Written task a
Which lines of the listing contain the word "high"? Report each of them in full.

---- Excerpted passage

China has dealt its domestic crypto-mining industry a fatal blow. Kai von Carnap says the EU needs to use the move’s momentum to work with China on a new ‘green’ blockchain.
Committed to its pledge to reach peak emissions by 2030 and become carbon neutral by 2060, China is phasing out energy-intensive Bitcoin mining, a move that will cut its annual carbon emissions by as much as a small country produces. China, the EU and other members of the international community should use the momentum to kill three birds with one stone: prevent the relocation of China’s Bitcoin producers to other fossil fuel-powered regions, support the development of more sustainable versions of blockchain technology, and strengthen the EU-China partnership through joint research on upgrading their emissions trading schemes (ETS) with new, non-energy intensive blockchain technology.

--------

Written task b
Does each statement below agree with the passage on China's Bitcoin mining phase-out? Answer yes or no for each, and quote the exact words of the passage that decide it.
(i) China has pledged to become carbon neutral by 2060.
(ii) The passage urges that China's Bitcoin producers be moved to fossil fuel-powered regions.
(iii) The proposed joint research would upgrade emissions trading schemes with energy-intensive blockchain technology.

---- Source data

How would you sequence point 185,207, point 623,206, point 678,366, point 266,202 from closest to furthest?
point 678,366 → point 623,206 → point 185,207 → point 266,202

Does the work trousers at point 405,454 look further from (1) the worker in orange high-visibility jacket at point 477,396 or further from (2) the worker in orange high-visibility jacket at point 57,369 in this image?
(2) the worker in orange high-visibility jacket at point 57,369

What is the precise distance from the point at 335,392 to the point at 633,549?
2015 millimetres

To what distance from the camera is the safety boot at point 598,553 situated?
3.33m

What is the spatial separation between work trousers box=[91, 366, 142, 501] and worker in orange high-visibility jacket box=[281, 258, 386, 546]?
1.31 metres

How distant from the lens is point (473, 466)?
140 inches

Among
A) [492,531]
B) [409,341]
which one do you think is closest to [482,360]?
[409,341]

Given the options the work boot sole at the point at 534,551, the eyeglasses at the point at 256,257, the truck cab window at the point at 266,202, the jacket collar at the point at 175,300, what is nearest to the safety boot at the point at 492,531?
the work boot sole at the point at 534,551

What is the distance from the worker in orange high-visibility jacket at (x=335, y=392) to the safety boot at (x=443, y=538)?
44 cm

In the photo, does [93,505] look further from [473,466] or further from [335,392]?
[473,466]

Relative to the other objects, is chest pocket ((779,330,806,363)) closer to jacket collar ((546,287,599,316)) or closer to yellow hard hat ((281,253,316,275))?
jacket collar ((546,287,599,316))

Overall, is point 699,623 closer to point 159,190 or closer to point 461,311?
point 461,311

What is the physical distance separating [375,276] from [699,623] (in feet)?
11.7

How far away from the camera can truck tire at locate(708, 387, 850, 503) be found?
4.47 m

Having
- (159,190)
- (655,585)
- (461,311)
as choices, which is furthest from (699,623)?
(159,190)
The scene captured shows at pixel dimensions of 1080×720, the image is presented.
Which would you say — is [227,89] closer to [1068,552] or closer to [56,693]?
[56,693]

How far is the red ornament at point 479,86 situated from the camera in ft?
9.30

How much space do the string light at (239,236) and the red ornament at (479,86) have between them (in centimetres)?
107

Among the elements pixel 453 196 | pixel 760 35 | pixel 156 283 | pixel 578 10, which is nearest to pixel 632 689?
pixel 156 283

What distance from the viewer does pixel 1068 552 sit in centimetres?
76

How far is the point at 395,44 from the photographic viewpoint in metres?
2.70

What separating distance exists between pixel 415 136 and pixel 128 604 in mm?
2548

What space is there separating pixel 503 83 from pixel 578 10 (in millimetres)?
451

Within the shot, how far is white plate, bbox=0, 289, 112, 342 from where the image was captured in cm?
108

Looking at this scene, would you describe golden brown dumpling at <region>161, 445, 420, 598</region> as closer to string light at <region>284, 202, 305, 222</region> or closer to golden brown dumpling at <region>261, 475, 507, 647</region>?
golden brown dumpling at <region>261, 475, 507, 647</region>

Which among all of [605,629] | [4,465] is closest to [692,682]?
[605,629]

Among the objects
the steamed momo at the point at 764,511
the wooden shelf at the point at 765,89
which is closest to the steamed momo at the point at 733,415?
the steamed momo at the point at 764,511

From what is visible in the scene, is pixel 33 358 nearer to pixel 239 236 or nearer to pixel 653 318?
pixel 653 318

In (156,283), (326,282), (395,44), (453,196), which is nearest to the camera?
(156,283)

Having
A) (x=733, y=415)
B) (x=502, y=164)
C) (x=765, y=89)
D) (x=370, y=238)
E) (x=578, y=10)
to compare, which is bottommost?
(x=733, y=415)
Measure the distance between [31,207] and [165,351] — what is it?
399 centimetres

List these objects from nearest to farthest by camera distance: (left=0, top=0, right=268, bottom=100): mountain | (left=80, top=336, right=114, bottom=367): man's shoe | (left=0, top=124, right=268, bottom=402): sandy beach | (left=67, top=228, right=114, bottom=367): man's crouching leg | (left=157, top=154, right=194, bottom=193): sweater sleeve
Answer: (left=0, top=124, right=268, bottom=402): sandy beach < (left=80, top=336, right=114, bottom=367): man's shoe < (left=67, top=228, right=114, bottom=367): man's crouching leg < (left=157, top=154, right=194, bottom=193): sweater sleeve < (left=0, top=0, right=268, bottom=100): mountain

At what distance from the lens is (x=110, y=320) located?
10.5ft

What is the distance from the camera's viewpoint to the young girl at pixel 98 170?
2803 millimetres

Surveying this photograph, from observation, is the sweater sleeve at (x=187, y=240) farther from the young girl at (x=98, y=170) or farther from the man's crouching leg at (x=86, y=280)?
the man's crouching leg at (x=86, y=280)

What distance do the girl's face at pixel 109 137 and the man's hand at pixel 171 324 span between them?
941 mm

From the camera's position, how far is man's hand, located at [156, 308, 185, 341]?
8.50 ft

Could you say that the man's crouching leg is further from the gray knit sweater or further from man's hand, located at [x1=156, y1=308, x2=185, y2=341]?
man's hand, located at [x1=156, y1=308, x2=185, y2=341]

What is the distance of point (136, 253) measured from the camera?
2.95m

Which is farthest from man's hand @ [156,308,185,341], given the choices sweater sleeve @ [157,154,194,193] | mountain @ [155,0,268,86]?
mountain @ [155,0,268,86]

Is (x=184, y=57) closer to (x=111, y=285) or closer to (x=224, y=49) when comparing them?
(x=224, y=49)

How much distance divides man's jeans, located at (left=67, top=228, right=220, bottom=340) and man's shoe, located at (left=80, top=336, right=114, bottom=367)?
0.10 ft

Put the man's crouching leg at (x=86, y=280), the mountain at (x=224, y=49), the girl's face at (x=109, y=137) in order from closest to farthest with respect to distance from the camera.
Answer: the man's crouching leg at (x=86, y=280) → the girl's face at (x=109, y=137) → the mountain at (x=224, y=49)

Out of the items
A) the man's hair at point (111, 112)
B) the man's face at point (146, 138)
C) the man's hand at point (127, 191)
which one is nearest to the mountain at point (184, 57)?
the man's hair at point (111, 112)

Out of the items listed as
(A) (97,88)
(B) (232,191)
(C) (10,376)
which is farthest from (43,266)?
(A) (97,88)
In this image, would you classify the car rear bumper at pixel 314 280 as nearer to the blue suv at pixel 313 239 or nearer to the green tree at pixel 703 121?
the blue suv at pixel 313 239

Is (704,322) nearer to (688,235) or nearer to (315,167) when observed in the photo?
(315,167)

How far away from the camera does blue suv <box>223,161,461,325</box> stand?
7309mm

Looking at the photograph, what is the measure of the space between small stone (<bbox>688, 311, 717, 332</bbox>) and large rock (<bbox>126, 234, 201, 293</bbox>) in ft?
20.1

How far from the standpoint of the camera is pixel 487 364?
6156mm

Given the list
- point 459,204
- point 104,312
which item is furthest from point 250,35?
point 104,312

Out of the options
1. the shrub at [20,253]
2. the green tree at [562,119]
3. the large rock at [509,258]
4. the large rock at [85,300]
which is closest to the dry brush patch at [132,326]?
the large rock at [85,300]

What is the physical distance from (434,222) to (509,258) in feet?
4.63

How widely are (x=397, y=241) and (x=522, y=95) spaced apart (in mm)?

--------

Expected answer a
Does the work trousers at point 405,454 look further from (1) the worker in orange high-visibility jacket at point 477,396 or further from (2) the worker in orange high-visibility jacket at point 57,369 in this image?
(2) the worker in orange high-visibility jacket at point 57,369
What is the spatial separation between work trousers box=[91, 366, 142, 501] and worker in orange high-visibility jacket box=[281, 258, 386, 546]?
What is the distance from the worker in orange high-visibility jacket at (x=335, y=392) to the safety boot at (x=443, y=538)?

Expected answer b
(i) Yes: "become carbon neutral by 2060"
(ii) No: "prevent the relocation of China’s Bitcoin producers to other fossil fuel-powered regions"
(iii) No: "with new, non-energy intensive blockchain technology"